Aujourd’hui, face à un virus sans ambition politique, dans un confinement qui est à la fois une soumission (la peur de mourir immole les libertés) et une résistance (en me soumettant, je sauve et je combats), certaines répliques trouvent un écho troublant… Les hésitations du gouvernement, la volonté de croire que ce n’était pas grave, qu’il ne fallait pas s’inquiéter ? « Les bons gouvernements sont les gouvernements ou rien ne se passe. Or telle est la volonté du gouverneur qu’il ne se passe rien en son gouvernement, afin qu’il demeure aussi bon qu’il a toujours été. » L’interdiction des spectacles de plus de 5000 personnes, 2000, 100, 50, 0…, la fermeture des théâtres et des cafés ? « À partir de ce jour, en signe de pénitence à l’endroit du malheur commun et pour éviter les risques de contagion, tout rassemblement public est interdit et tout divertissement prohibé. » L’identification et l’isolement des « Covid + » ? « Toutes les maisons infectés devront être marqué au milieu de la porte d’une étoile noire d’un pied de rayon orné de cette inscription : « Nous sommes tous frères. » » Le couvre-feu dans certaines communes, les attestations de déplacement, les amendes ? « Tous les feux devront être éteints à 9h du soir et aucun particulier ne pourra demeurer dans un lieu public ou circuler dans les rues de la ville sans un laissez-passer en due forme qui ne sera délivré que dans des cas extrêmement rares et toujours de façon arbitraire. Tout contrevenant à ces dispositions sera puni des rigueurs de la loi. » Ce retour du laisser-passer, y compris pour les actes de la vie quotidienne, offre un éloquent parallèle avec la disposition préférée du dictateur nommé « la peste » : « Le grand principe de notre gouvernement est justement qu’on a toujours besoin d’un certificat. On peut se passer de pain et de femme, mais une attestation en règle, et qui certifie n’importe quoi, voilà ce dont on ne saurait se priver ! » Jusqu’au décompte quotidien des morts par Jérôme Salomon, sympathiquement joufflu et chaleureusement mathématique : « 100 000 hommes, voilà qui devient intéressant. C’est une statistique et les statistiques sont muettes ! On en fait des courbes et des graphiques, hein ! »

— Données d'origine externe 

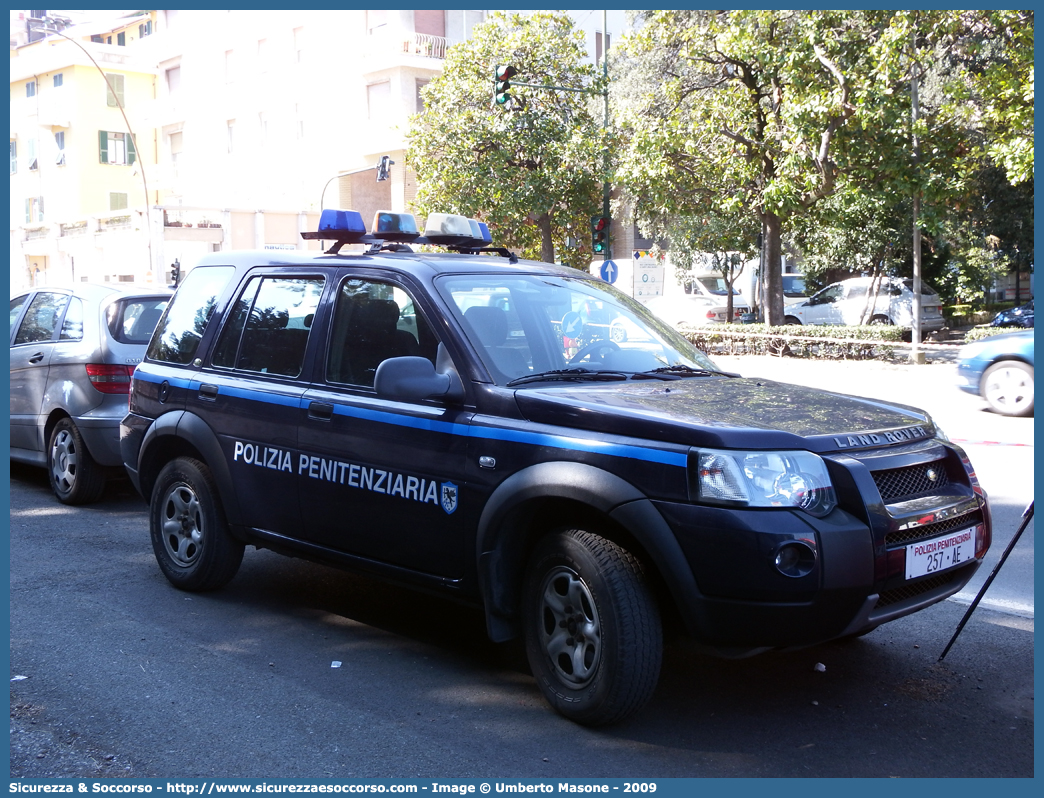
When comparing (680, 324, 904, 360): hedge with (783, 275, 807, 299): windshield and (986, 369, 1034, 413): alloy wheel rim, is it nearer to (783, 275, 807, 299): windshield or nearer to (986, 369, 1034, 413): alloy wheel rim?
(986, 369, 1034, 413): alloy wheel rim

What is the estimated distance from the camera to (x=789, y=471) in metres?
3.66

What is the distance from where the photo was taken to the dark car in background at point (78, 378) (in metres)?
7.96

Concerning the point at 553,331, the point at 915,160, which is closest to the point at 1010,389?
the point at 915,160

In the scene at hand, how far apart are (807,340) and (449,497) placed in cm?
2098

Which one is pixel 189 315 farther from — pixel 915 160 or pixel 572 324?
pixel 915 160

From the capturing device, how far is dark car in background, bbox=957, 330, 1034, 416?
13000 millimetres

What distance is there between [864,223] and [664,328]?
2691 cm

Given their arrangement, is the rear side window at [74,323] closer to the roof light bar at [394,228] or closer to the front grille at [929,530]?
the roof light bar at [394,228]

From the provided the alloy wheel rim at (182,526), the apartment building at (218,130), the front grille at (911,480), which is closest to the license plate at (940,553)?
the front grille at (911,480)

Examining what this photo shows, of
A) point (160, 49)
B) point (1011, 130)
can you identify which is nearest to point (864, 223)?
point (1011, 130)

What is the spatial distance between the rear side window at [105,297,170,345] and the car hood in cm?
492

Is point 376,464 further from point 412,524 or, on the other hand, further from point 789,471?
point 789,471

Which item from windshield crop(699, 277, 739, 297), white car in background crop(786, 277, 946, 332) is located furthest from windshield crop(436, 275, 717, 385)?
windshield crop(699, 277, 739, 297)

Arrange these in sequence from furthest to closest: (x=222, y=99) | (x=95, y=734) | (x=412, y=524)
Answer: (x=222, y=99) < (x=412, y=524) < (x=95, y=734)
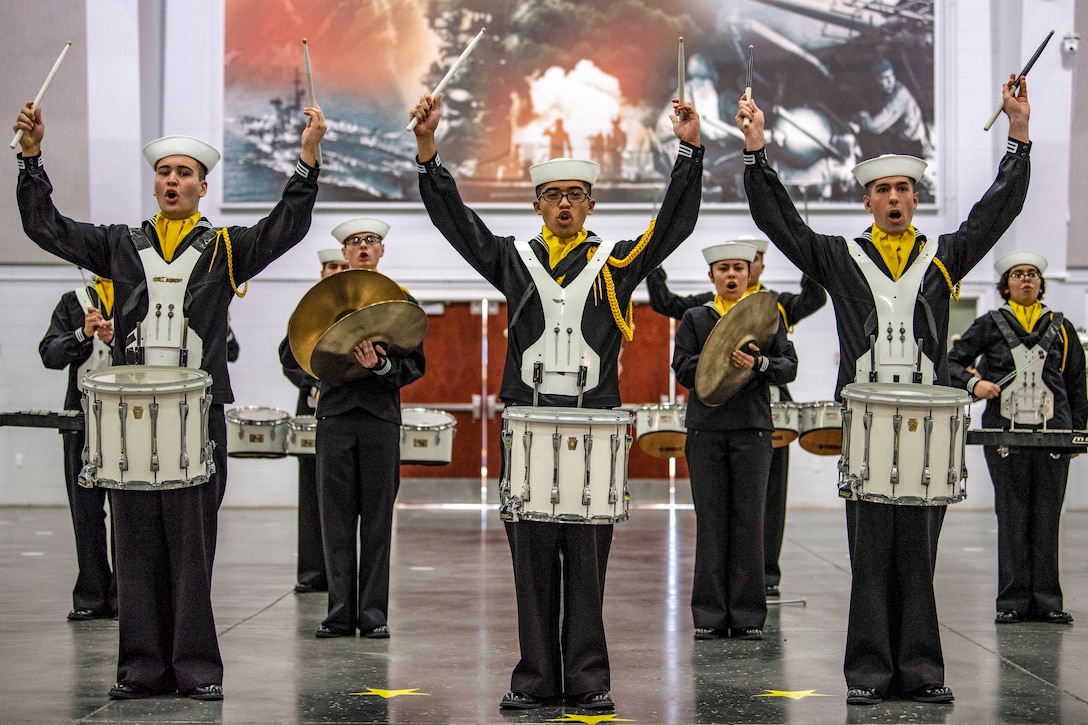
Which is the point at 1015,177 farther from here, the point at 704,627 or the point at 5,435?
the point at 5,435

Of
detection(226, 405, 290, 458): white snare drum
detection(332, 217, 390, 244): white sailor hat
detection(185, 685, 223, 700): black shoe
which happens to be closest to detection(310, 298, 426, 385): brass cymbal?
detection(332, 217, 390, 244): white sailor hat

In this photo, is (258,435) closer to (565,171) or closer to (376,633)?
(376,633)

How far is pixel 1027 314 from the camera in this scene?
25.1ft

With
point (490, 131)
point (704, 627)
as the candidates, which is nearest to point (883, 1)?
point (490, 131)

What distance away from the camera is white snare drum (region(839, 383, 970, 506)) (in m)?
4.92

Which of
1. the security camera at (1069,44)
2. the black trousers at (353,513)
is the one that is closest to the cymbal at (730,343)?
the black trousers at (353,513)

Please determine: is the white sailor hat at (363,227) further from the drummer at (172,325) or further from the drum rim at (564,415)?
the drum rim at (564,415)

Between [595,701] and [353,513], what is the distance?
2.21m

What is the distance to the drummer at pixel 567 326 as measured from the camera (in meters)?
4.98

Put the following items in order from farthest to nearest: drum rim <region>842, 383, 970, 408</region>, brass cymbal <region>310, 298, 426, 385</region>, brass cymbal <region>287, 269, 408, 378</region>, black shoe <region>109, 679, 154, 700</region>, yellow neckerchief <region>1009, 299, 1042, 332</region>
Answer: yellow neckerchief <region>1009, 299, 1042, 332</region> < brass cymbal <region>287, 269, 408, 378</region> < brass cymbal <region>310, 298, 426, 385</region> < black shoe <region>109, 679, 154, 700</region> < drum rim <region>842, 383, 970, 408</region>

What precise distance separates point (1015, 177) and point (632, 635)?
298 cm

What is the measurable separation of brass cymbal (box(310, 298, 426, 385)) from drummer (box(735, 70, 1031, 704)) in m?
1.74

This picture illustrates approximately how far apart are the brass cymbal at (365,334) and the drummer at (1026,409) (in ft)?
10.2

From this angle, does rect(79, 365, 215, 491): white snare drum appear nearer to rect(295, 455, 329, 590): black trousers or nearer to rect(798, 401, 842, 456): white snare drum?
rect(295, 455, 329, 590): black trousers
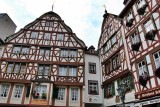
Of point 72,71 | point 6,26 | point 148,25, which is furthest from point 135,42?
point 6,26

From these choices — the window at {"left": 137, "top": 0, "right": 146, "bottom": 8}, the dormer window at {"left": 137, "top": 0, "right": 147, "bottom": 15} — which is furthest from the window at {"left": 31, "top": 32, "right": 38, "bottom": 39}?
the dormer window at {"left": 137, "top": 0, "right": 147, "bottom": 15}

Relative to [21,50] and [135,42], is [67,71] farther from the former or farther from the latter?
[135,42]

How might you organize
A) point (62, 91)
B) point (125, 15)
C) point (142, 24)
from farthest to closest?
point (62, 91), point (125, 15), point (142, 24)

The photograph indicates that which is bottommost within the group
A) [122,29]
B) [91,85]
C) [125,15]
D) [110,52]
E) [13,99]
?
[13,99]

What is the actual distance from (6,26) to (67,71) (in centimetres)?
1264

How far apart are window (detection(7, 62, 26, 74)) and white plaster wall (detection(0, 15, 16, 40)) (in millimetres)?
Result: 6065

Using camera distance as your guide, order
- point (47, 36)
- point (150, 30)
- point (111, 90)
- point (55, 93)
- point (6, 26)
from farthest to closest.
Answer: point (6, 26) < point (47, 36) < point (55, 93) < point (111, 90) < point (150, 30)

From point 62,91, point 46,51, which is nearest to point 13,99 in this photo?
point 62,91

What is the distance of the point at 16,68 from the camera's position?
19.0 m

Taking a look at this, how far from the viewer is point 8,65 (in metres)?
19.0

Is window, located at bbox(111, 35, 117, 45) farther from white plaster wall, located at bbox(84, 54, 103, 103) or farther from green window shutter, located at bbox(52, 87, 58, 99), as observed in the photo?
green window shutter, located at bbox(52, 87, 58, 99)

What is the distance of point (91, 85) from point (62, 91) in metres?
3.61

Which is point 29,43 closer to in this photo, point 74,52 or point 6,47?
point 6,47

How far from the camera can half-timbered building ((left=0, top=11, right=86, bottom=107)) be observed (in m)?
17.6
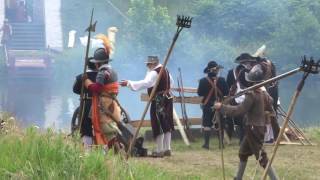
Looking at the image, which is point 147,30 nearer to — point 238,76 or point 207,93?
point 207,93

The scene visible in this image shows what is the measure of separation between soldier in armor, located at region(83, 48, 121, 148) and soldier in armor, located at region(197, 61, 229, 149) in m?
3.02

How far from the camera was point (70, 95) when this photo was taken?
2312cm

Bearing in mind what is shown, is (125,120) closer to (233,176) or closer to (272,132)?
(233,176)

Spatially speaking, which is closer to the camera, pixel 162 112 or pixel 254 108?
pixel 254 108

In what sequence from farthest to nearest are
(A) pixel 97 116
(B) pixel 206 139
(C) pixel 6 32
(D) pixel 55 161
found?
1. (C) pixel 6 32
2. (B) pixel 206 139
3. (A) pixel 97 116
4. (D) pixel 55 161

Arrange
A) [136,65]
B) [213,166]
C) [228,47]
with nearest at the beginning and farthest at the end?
[213,166] < [228,47] < [136,65]

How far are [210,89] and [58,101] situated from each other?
12102 millimetres

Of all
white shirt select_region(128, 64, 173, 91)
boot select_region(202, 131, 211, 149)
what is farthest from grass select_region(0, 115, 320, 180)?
boot select_region(202, 131, 211, 149)

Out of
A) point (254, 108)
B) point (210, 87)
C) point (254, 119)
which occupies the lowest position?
point (210, 87)

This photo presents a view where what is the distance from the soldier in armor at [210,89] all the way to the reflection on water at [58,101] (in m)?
6.37

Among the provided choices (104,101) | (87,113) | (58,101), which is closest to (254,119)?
(104,101)

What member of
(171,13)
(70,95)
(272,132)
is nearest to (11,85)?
(70,95)

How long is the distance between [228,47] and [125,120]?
1431 cm

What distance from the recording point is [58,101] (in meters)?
21.9
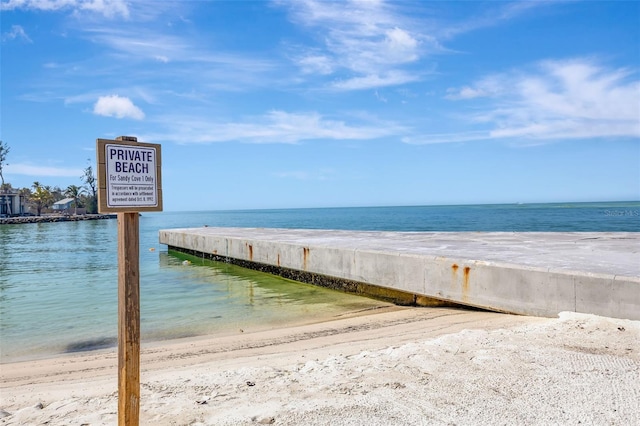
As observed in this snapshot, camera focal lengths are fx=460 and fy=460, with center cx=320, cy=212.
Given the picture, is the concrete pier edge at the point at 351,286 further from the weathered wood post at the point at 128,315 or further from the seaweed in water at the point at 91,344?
the weathered wood post at the point at 128,315

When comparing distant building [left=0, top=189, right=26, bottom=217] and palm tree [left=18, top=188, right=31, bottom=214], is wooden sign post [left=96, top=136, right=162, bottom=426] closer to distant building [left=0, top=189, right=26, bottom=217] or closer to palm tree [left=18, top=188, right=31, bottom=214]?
distant building [left=0, top=189, right=26, bottom=217]

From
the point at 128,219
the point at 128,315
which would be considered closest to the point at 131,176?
the point at 128,219

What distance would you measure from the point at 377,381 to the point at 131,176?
2.62 meters

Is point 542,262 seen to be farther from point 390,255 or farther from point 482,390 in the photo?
point 482,390

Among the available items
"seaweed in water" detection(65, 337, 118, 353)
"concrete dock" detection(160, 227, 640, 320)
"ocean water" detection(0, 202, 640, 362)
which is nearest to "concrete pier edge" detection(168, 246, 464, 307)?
"concrete dock" detection(160, 227, 640, 320)

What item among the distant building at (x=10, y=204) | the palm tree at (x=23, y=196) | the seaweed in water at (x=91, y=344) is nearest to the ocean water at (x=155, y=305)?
the seaweed in water at (x=91, y=344)

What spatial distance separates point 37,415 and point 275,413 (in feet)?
6.76

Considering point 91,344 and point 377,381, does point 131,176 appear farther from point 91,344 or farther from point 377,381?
point 91,344

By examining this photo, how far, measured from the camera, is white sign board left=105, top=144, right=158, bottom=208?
9.66ft

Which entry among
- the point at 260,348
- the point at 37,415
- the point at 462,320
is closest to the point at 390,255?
the point at 462,320

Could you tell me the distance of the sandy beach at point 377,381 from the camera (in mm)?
3320

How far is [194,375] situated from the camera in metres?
4.73

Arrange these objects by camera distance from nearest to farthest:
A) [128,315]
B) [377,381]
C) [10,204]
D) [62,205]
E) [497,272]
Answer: [128,315], [377,381], [497,272], [10,204], [62,205]

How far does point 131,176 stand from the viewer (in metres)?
3.06
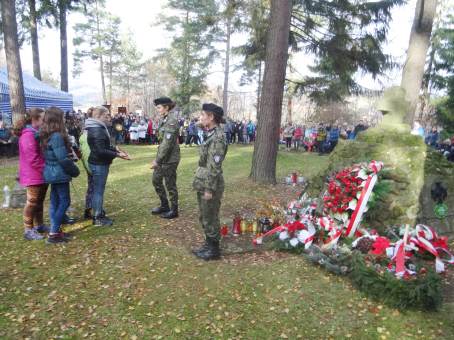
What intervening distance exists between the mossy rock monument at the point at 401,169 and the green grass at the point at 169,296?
5.47ft

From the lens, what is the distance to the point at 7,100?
1420cm

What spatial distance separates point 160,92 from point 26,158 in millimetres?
57700

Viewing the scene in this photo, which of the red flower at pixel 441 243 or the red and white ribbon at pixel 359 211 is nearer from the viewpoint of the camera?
the red flower at pixel 441 243

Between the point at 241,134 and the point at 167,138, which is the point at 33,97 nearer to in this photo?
the point at 241,134

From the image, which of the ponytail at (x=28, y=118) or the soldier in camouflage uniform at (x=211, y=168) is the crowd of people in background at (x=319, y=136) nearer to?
the soldier in camouflage uniform at (x=211, y=168)

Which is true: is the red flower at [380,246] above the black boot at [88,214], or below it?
above

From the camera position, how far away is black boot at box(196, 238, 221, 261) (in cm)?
473

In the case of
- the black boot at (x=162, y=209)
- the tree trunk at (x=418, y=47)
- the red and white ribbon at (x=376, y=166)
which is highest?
the tree trunk at (x=418, y=47)

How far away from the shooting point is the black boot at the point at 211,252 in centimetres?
473

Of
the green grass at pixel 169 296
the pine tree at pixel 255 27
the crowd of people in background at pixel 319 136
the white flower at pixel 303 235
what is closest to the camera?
the green grass at pixel 169 296

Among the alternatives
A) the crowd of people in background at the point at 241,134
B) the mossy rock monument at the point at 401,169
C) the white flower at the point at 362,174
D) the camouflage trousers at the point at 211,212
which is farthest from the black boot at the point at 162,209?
the crowd of people in background at the point at 241,134

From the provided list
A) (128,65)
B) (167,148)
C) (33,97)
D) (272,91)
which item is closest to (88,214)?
(167,148)

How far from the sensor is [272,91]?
852 centimetres

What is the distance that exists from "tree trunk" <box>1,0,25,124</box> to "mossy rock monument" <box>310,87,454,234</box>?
34.6 ft
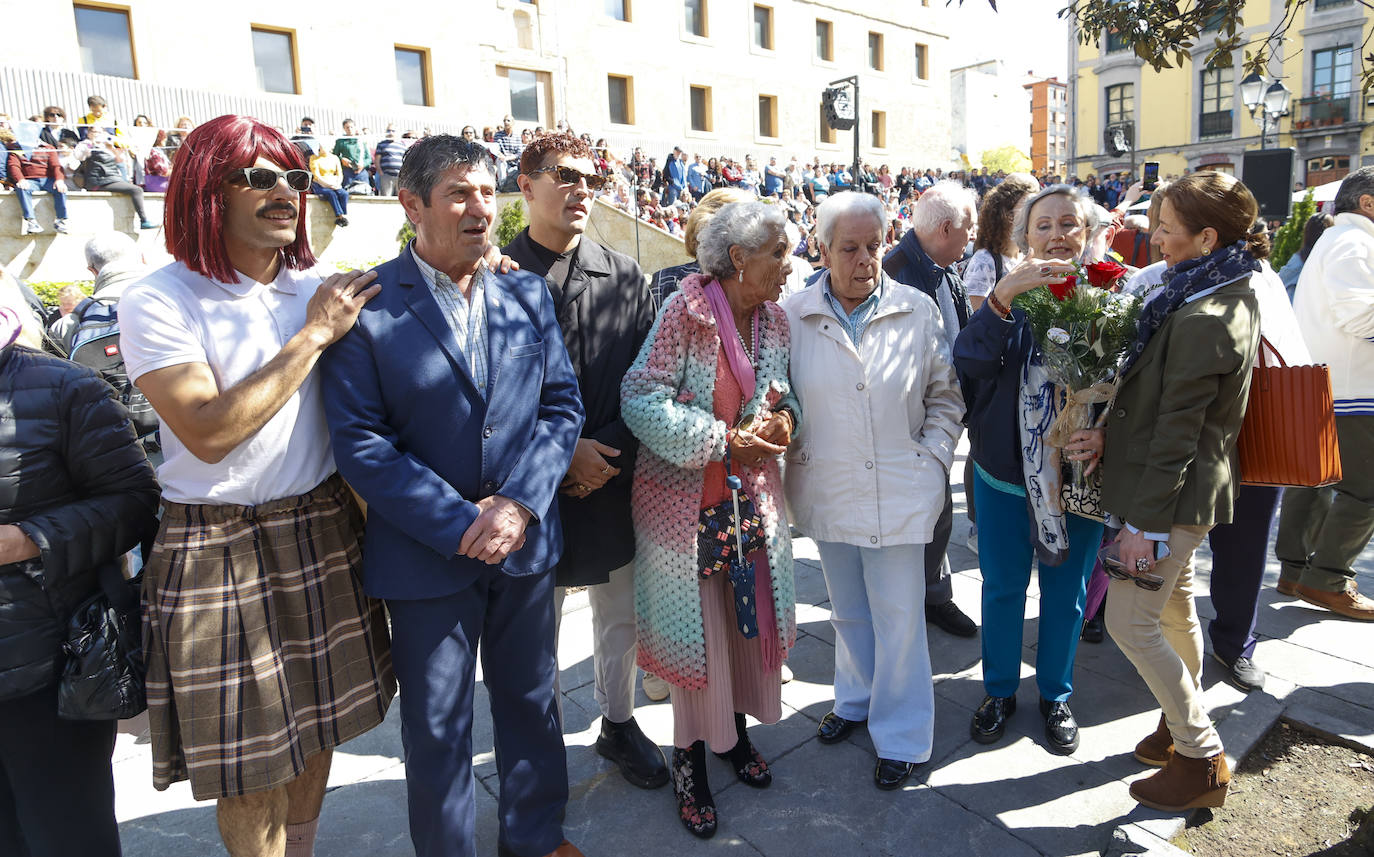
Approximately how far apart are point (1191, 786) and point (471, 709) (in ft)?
7.50

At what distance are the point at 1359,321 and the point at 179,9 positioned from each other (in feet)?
84.3

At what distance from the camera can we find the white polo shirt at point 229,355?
6.26ft

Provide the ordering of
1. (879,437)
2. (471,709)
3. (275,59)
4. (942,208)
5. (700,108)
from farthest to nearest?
(700,108)
(275,59)
(942,208)
(879,437)
(471,709)

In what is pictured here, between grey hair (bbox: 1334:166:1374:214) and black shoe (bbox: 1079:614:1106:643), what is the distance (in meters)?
2.32

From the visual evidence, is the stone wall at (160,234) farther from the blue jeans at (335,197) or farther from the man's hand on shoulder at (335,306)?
the man's hand on shoulder at (335,306)

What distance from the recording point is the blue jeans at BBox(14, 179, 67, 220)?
1304cm

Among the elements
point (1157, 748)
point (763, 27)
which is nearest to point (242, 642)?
point (1157, 748)

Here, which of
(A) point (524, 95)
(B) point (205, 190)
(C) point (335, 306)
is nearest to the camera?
(B) point (205, 190)

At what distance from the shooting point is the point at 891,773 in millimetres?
2924

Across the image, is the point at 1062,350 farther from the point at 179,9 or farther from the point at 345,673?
the point at 179,9

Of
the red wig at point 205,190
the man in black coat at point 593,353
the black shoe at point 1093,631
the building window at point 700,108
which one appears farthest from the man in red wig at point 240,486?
the building window at point 700,108

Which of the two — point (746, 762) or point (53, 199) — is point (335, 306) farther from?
point (53, 199)

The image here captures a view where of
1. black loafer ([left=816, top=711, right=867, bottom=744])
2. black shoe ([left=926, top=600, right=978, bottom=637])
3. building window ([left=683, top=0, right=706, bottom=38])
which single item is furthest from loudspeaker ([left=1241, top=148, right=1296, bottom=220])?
building window ([left=683, top=0, right=706, bottom=38])

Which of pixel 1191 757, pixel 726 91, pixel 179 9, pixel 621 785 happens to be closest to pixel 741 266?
pixel 621 785
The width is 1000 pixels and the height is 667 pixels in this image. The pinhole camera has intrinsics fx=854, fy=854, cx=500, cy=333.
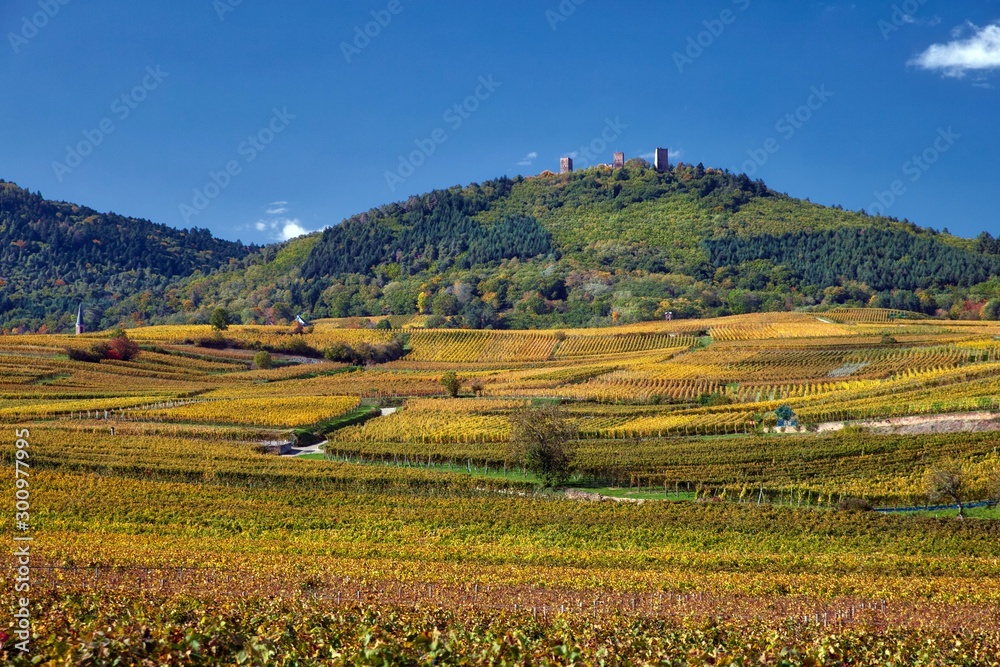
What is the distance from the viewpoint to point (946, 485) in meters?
37.7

La grande tirade du personnage qui s’appelle La Peste (dont Michel Bouquet a enregistré une version éloquente), mérite d’être lue en entier, ou écoutée ICI.
« A partir d’aujourd’hui, vous allez apprendre à mourir dans l’ordre
Une seule mort pour tous
Le destin s’est assagi, il a pris ses bureaux, vous serez dans la statistique
Se mettre en rangs pour bien mourir
Ceux qui persuadés que ça ne les concerne pas font la queue aux arènes du dimanche
Tous suspects, c’est le bon commencement
Je vous apporte le silence, l’ordre et l’absolue justice.
J’exige votre collaboration active; »
Oppression ou servitude volontaire?
Et si le pouvoir, aujourd’hui face à l’épidémie et demain pour relancer l’économie, s’appuyait sur la peur de mourir, sur la réalité de la mort, pour obtenir la docilité des masses ? « L’idéal, c’est d’obtenir une majorité d’esclaves à l’aide d’une minorité de mort bien choisis. » Nous n’avons pas encore entendu, cependant, les répliques suivantes. Celle du coronavirus triomphant, même quand l’épidémie s’achèvera : « J’aime le bruit qu’on fait autour de mon nom et je sais maintenant que vous ne m’oublierez pas. » Celle de l’homme révolté qui, tel Diego chez Camus, refuse de s’applatir parce qu’il a peur de mourir : « Ma vie n’est rien. Ce qui compte, ce sont les raisons de ma vie. Je ne suis pas un chien. »
Le pouvoir actuel est-il camusien? Le coronavirus est-il politique?
L’épisode coronavirus est-il camusien ? Le président de la République lui-même a tenté l’analogie, en justifiant le confinement par l’opposition solitaire/solidaire chère au Prix Nobel de littérature. L’embrigadement de Camus dans cette bataille prophylaxique coince un peu à la lecture de L’État de siège… D’autant que l’auteur déclare en 1957, dans la préface de ses œuvres théâtrales traduites en anglais : « Il y a peu de pièces qui aient bénéficié d’un éreintement aussi complet. Ce résultat est d’autant plus regrettable que je n’ai jamais cessé de considérer que L’Etat de siège, avec tous ses défauts, est peut-être celui de mes écrits qui me ressemble le plus. » Signe des temps, l’Occident est désormais incapable de sacrifier des vies pour sauver sa puissance : plutôt une économie en ruines avec 10 000 morts qu’une économie intacte avec 300 000 morts. C’est un humanisme et c’est un renoncement. Il ne se discute pas, il se constate : tout partisan du choix contraire est au mieux un cynique, au pire un barbare. Mais un renoncement peut en cacher un autre : une fois de plus, on nous demande d’écorner les libertés au nom de la sécurité. Le peuple lui-même le demande : il ne réclame pas la réouverture des théâtres et des cafés, il plaide pour un confinement plus dur, donc plus efficace. Et les rares rebelles ne tiennent pas des réunions politiques en cachettes, ils n’improvisent pas des attroupements philosophiques provocateurs : ils tentent, misérables, de partir en vacances, ils ont la résistance égoïstes, il veulent fuir, doubles lâches, et le virus et le confinement ! Ce n’est pas l’agora dont on réclame le rétablissement, c’est le Airbnb.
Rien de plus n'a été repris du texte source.